### Activities
[1] In the dinosaur bone article, what kind of dinosaur did the bone come from?
[2] List every date or year that appears in the dinosaur bone article.
[[ Extracted text, beginning ]]
Dinosaur bone from the deeps Dinosaur bone from the deeps
Published: 15. March 2022 Updated: 12. October 2022
Norway’s first fossil dinosaur bone – and the deepest ever found – was recovered in 1997.

Norway’s first fossil dinosaur bone – and the deepest ever found – was recovered in 1997 on the Snorre field in the North Sea and is now on display in the Witnessing Oil exhibition. 

The geologists were astonished to discover the remains of grey-white bone in a rock core brought up from a well on the field. More detailed analysis established that it came from a Plateosaurus dinosaur 

Part of this core containing the bone, which is about four centimetres long, has been loaned to the Norwegian Petroleum Museum for the exhibition. It comes from the Norwegian Petroleum Directorate, which stores cores from many wells on Norway’s continental shelf.
[[ Extracted text, end ]]
[[ Data section, beginning ]]
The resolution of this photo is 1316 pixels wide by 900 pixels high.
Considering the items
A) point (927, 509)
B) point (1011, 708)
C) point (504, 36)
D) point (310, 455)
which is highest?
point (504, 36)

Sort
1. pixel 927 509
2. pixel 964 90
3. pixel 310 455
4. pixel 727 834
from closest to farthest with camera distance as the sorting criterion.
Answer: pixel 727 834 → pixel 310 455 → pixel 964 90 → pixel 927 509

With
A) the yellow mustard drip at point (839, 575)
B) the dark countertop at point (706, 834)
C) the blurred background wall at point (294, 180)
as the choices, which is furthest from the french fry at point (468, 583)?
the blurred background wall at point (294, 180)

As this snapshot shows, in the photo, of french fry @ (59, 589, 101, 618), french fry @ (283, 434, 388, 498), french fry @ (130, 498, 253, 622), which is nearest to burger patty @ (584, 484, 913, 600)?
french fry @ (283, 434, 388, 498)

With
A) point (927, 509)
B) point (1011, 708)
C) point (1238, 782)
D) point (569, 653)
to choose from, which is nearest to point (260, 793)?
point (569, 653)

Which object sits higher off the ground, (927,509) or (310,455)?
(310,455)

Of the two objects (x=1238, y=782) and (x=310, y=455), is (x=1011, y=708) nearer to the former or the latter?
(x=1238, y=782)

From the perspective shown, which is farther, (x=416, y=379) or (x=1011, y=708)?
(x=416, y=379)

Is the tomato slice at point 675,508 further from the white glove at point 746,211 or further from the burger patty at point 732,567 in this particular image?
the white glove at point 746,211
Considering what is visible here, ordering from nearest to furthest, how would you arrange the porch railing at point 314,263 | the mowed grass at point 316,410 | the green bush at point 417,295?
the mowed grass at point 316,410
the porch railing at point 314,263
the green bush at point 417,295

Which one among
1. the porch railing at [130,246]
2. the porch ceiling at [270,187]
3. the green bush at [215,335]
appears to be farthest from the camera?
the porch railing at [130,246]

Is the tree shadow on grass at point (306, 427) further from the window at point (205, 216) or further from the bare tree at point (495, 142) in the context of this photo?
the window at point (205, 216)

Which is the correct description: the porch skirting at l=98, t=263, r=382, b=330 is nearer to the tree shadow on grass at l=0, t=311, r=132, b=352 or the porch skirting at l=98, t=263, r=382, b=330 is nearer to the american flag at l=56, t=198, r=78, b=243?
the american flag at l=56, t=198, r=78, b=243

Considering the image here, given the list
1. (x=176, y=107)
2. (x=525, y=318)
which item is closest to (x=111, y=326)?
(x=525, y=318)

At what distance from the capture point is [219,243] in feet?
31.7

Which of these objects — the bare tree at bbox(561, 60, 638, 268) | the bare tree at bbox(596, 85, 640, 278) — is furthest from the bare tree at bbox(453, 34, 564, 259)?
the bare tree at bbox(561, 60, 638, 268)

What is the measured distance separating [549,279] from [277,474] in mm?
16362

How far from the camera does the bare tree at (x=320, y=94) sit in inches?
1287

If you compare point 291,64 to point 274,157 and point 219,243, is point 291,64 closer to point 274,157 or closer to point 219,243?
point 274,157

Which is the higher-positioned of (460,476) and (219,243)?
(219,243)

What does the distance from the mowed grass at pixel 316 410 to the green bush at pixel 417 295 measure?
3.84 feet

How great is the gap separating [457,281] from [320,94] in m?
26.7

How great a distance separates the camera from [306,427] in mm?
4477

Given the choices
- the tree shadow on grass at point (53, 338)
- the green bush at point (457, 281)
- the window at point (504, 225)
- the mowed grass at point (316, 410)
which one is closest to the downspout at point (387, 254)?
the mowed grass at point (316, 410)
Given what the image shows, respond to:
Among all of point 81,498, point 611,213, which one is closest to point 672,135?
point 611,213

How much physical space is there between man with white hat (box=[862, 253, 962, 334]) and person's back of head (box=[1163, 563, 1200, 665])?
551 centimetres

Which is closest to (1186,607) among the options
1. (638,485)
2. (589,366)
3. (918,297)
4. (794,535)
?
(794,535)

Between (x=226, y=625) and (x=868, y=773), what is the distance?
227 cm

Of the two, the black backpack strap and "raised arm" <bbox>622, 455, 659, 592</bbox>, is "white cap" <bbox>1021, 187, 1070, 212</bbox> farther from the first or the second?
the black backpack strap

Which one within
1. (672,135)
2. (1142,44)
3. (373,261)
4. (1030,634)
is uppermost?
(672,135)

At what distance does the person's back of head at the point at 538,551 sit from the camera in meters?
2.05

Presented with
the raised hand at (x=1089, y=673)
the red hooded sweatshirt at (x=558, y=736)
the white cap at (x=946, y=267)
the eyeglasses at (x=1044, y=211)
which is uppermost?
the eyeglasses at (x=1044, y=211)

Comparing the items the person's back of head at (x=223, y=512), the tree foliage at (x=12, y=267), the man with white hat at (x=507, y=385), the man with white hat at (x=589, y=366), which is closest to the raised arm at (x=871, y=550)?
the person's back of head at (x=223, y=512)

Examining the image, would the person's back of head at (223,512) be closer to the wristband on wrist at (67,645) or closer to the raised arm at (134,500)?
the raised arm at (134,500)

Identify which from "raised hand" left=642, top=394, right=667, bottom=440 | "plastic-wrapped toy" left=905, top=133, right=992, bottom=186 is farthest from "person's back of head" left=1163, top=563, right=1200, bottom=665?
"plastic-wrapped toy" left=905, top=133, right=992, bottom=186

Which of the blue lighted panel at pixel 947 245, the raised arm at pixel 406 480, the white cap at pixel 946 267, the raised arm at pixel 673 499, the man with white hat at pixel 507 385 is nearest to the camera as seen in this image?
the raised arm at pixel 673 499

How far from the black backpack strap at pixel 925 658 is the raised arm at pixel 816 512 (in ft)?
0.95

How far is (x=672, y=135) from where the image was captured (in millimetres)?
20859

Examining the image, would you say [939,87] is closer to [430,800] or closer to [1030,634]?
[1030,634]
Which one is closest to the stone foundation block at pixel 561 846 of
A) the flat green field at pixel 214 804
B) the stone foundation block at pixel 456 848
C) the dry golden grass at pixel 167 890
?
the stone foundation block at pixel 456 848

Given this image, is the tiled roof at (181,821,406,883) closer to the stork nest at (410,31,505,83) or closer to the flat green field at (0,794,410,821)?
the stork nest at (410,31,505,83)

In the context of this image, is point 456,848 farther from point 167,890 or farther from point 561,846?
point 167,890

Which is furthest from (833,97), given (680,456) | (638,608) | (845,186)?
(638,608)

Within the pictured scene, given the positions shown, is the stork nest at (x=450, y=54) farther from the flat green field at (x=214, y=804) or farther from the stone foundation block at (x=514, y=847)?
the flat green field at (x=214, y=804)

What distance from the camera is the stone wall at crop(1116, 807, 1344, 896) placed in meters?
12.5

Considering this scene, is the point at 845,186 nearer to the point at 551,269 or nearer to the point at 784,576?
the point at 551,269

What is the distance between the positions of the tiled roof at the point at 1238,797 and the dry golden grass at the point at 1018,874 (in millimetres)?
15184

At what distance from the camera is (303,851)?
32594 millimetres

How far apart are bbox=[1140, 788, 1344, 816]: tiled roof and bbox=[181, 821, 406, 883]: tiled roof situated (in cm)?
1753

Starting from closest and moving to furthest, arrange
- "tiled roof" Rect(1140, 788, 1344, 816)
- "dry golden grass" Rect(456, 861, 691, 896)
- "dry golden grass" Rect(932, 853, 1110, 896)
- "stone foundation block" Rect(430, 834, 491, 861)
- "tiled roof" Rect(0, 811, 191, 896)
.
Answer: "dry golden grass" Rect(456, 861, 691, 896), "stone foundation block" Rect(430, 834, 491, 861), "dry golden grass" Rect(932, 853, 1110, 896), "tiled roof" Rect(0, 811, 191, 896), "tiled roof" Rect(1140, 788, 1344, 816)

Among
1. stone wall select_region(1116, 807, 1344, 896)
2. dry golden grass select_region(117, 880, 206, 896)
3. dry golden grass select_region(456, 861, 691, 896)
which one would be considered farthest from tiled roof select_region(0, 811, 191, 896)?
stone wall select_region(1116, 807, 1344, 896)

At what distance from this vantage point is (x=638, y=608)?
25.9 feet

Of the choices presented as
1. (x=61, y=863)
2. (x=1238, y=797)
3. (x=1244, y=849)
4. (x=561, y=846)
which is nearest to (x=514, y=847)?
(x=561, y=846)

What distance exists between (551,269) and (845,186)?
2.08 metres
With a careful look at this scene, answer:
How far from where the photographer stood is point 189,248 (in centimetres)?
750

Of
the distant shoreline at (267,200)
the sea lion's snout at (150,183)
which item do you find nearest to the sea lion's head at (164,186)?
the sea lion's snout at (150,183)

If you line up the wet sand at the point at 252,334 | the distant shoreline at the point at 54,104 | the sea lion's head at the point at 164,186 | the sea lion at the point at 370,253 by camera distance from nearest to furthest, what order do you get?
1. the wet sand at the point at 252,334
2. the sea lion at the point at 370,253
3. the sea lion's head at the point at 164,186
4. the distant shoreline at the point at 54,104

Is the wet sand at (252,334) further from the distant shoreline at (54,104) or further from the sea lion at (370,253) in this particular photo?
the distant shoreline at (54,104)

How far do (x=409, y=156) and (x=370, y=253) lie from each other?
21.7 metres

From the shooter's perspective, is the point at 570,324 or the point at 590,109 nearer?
[[ Data section, end ]]
### Response list
[1] It came from a Plateosaurus.

[2] 15 March 2022, 12 October 2022, 1997